Dans cette affaire, ni le SEM, ni le Tribunal (TAF) n’ont
pris en considération la gravité des violences vécues par chacun des membres de
la famille. Celles-ci n’avaient pas même pu être exposées au cours de
l’audition expéditive que conduit le SEM dans les situations
« Dublin », portant sur les vagues motifs d’asile et les vagues
arguments contre un renvoi en Italie. Les gens ne sont pas entendus et leurs problématiques
médicales sont ignorées, simplement en les privant d’accès à un médecin pendant
toute la durée de la procédure, ce qui empêche tout diagnostic. « Vous
serez soignés dans le canton », leur répète-t-on. Mais trois mois plus
tard, lorsqu’ils sont enfin attribués à un canton, le recours au TAF est déjà
rejeté, et ils ne doivent plus attendre que l’exécution de leur renvoi.
Les autorités, censées statuer sur la protection que la
Suisse offrirait aux victimes de tortures, ont dénié les violences endurées par
cette famille et leur douleur. Elles ont organisé la procédure de telle sorte
que les événements importants concernant leur demande de protection ne puissent
pas être formulés à temps. La famille est maintenant exposée à une exécution
forcée du renvoi. Le canton de Vaud a déjà prononcé une assignation à
résidence, c’est-à-dire prépare une descente de police prochainement au centre
EVAM de Valmont pour une opération de renvoi musclée, à l’encontre de personnes
ayant subi des atteintes extrêmes et multiples à leur intégrité, donc
fragilisées, désorientées et déstabilisées.

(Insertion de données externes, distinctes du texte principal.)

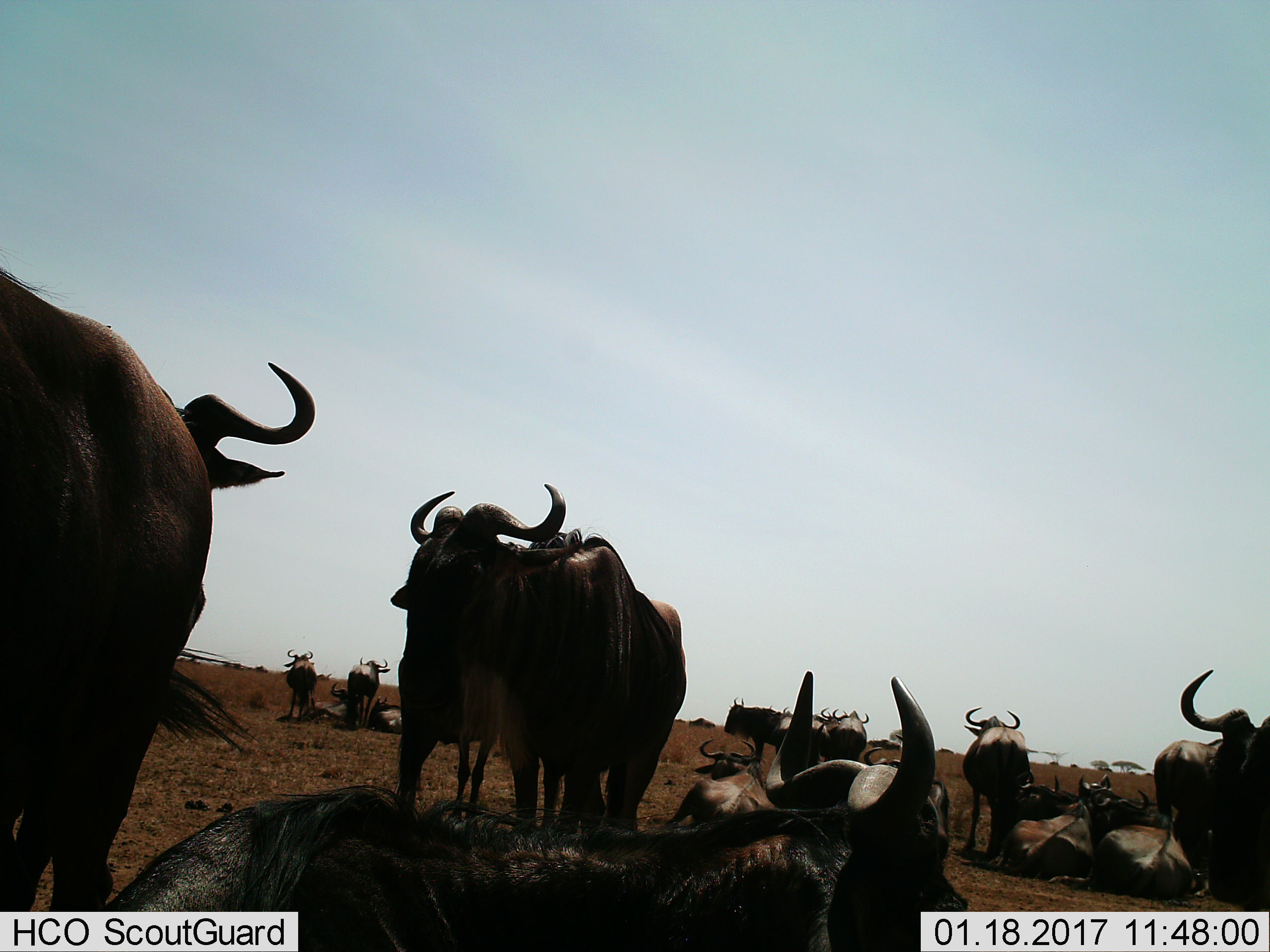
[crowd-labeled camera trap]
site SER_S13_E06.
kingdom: Animalia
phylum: Chordata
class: Mammalia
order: Artiodactyla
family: Bovidae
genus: Connochaetes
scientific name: Connochaetes taurinus taurinus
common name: blue wildebeest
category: wildebeestblue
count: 11-50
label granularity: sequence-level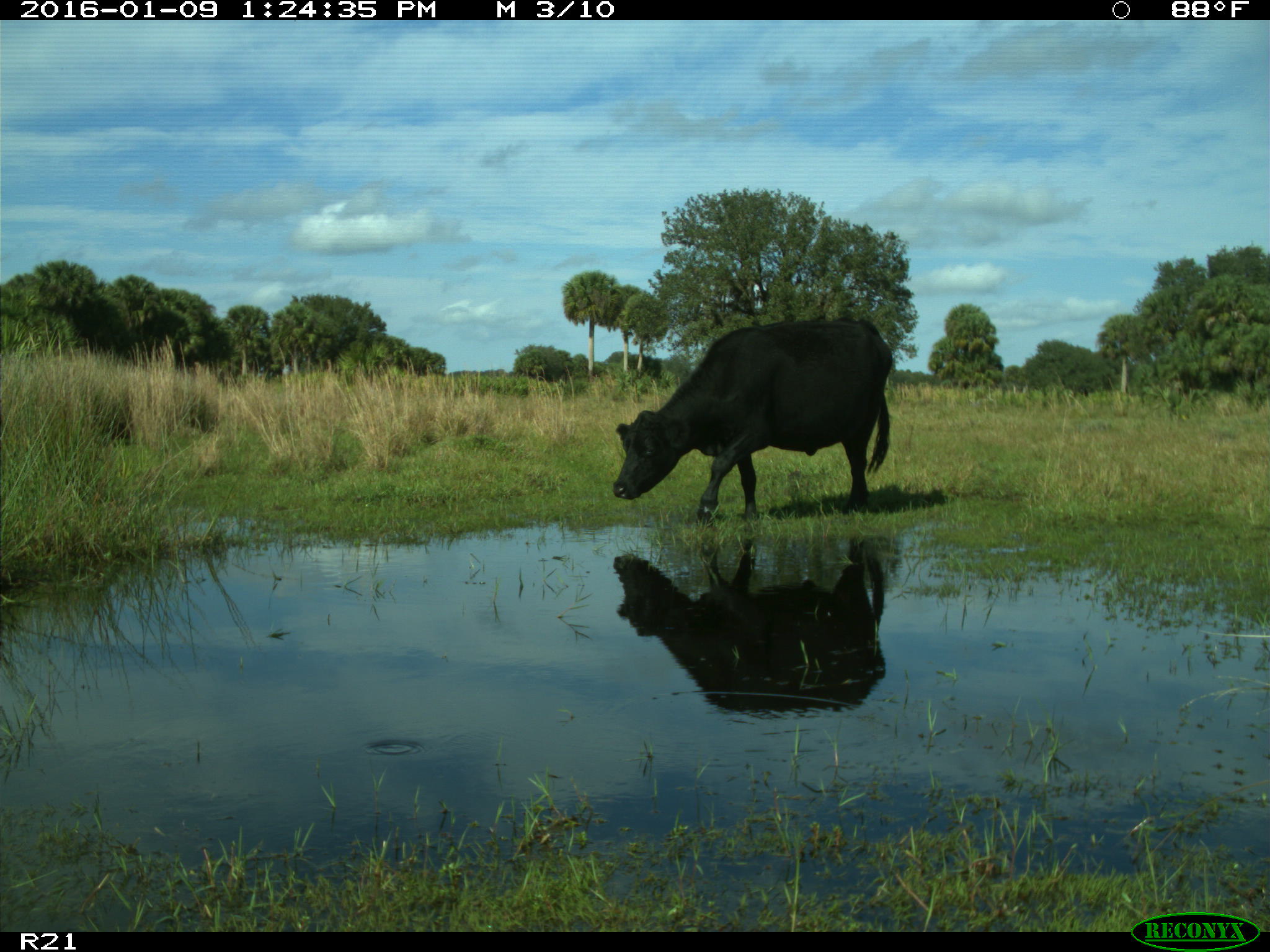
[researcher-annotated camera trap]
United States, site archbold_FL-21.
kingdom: Animalia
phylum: Chordata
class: Mammalia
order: Artiodactyla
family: Bovidae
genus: Bos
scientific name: Bos taurus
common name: domestic cow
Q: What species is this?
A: Bos taurus (domestic cow).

L’enfant elle-même a été témoin d’horreurs effroyables qu’elle
ne peut pas expliciter à son âge. L’arrivée soudaine de la police pendant son
sommeil et le changement radical de son environnement induit par l’exécution du
renvoi seront une nouvelle expérience de la force extrême des adultes sur son
existence, et de l’impossibilité que ses parents ont de la protéger, une
nouvelle atteinte contre son sentiment de sécurité. En tant qu’enfant, sa
situation personnelle est négligeable du point de vue des autorités qui
considèrent qu’elle ne fait que suivre le sort de ses parents.
La procédure de renvoi Dublin fonctionne ainsi comme un
multiplicateur de violence, un processus administratif par lequel la torture
est niée ou ignorée, dans le but politique impérieux de renvoyer hors du
territoire suisse le plus grand nombre possible de requérants d’asile considérés,
en tant que tels, comme indésirables. L’objectif de répression dépasse de très
loin toute considération en rapport avec les fondements mêmes des droits de
l’homme, qui sont la lutte contre la torture et la protection accordée aux
victimes d’actes inhumains et dégradants.